Moreover, I’d suspect that most of the firm’s employees didn’t ask their boss for permission to start projects, since they weren’t using expensive resources like engineers and designers at the outset. That dynamic is obviously an advantage for speed and innovation, but it also reduces leaders’ ability to prioritize resources. That only increases the need for leaders to drive strategic clarity in their organizations, enabling employees to make decentralized decisions aligned with the overall strategy. 

The tech firm’s example is also a reminder that an organization’s AI use policy shouldn’t be simply about guardrails or vague goals like “efficiency.” Instead, it should tell people which outcomes are useful, ideally in terms that matter to them. 

First, undefined goals like “efficiency” can lead to perverse outcomes. At the tech firm, write Ranganathan and Ye, “Over time, this rhythm raised expectations for speed—not necessarily through explicit demands, but through what became visible and normalized in everyday work. Many workers noted that they were doing more at once—and feeling more pressure—than before they used AI, even though the time savings from automation had ostensibly been meant to reduce such pressure.” On a recent episode of The Pitt, Noah Wyle’s character made a similar point. “Sure, AI will make doctors more efficient, but hospitals will expect us to treat more patients—without any extra pay, of course—all the while eliminating staff positions for attending and residents.” 

A more robust, strategy-aligned AI use policy would  include clear statements of intent, which might sound like:

  • We want to spend less time on _____, so we can spend more time on _____.

  • Using AI to automate low-value, but necessary activities is good. Using AI to automate low-value activities that should really be eliminated is useless.

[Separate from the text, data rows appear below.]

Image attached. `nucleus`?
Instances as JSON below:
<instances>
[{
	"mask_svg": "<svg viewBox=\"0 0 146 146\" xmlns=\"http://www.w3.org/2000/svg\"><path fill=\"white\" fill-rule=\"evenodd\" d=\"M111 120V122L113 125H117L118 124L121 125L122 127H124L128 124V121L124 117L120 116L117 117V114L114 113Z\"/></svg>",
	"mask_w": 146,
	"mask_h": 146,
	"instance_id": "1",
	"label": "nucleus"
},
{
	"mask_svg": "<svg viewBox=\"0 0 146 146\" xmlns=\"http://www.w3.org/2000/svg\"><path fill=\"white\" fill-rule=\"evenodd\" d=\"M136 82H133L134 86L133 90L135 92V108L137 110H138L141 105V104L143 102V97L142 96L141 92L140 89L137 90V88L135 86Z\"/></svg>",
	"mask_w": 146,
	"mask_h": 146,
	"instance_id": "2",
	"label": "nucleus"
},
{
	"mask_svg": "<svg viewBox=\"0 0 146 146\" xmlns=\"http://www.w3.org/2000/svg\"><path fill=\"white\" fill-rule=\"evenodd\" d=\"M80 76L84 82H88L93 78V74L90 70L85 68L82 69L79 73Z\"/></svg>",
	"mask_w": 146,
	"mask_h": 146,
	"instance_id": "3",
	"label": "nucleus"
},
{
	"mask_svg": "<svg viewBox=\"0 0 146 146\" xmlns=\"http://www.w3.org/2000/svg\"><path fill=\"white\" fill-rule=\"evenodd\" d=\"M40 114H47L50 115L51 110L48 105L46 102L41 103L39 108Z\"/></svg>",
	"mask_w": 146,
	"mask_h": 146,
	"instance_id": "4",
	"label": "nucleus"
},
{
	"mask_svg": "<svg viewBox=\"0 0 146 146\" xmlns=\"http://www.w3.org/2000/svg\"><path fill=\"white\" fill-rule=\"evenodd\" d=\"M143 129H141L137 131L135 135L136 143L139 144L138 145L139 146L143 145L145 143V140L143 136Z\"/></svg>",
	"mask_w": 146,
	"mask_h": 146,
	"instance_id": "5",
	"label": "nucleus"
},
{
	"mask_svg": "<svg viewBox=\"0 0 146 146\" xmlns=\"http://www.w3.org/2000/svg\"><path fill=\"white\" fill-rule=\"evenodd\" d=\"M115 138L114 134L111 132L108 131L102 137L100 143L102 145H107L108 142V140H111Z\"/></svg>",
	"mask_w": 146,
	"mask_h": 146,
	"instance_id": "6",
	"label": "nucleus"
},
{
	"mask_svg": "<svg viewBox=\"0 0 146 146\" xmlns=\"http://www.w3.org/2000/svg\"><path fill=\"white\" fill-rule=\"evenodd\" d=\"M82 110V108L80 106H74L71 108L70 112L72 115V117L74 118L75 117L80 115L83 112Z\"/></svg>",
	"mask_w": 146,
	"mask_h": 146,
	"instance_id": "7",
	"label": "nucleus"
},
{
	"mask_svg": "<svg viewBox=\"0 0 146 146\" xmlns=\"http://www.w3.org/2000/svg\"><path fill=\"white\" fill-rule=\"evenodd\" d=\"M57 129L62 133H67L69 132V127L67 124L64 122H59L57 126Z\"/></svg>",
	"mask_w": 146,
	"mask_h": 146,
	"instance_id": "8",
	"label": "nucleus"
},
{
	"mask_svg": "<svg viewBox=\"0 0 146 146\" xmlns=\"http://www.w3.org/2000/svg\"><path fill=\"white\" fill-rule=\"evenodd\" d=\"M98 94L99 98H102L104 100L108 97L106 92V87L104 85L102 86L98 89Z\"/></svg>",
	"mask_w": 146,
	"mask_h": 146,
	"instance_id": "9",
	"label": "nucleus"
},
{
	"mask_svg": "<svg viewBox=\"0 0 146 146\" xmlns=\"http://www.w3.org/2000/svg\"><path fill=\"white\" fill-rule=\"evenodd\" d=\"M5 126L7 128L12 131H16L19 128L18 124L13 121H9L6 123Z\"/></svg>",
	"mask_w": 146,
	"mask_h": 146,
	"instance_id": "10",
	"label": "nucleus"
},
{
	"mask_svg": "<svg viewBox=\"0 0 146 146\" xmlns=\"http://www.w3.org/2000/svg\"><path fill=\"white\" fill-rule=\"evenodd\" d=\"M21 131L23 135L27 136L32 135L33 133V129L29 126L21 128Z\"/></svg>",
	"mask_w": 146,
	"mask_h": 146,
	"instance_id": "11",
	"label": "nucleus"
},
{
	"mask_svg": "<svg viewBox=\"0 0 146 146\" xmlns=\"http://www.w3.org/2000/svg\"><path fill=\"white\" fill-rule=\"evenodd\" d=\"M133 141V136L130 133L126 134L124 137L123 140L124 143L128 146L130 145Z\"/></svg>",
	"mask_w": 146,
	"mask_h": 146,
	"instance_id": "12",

  • Our competitive advantage is _____; the most useful AI uses would help us do that better. 

  • If we were able to achieve _____, it would be a big win for the people we serve. 

  • We want to enable a four-day workweek while keeping salaries constant.

  • If you’ve applied AI to your work and still feel busy or can’t leave work by 5 p.m., let’s discuss. 


(By the way, the apple crumble is a version of this recipe: Red-Wine Roasted Pears With Cardamom Crumble.)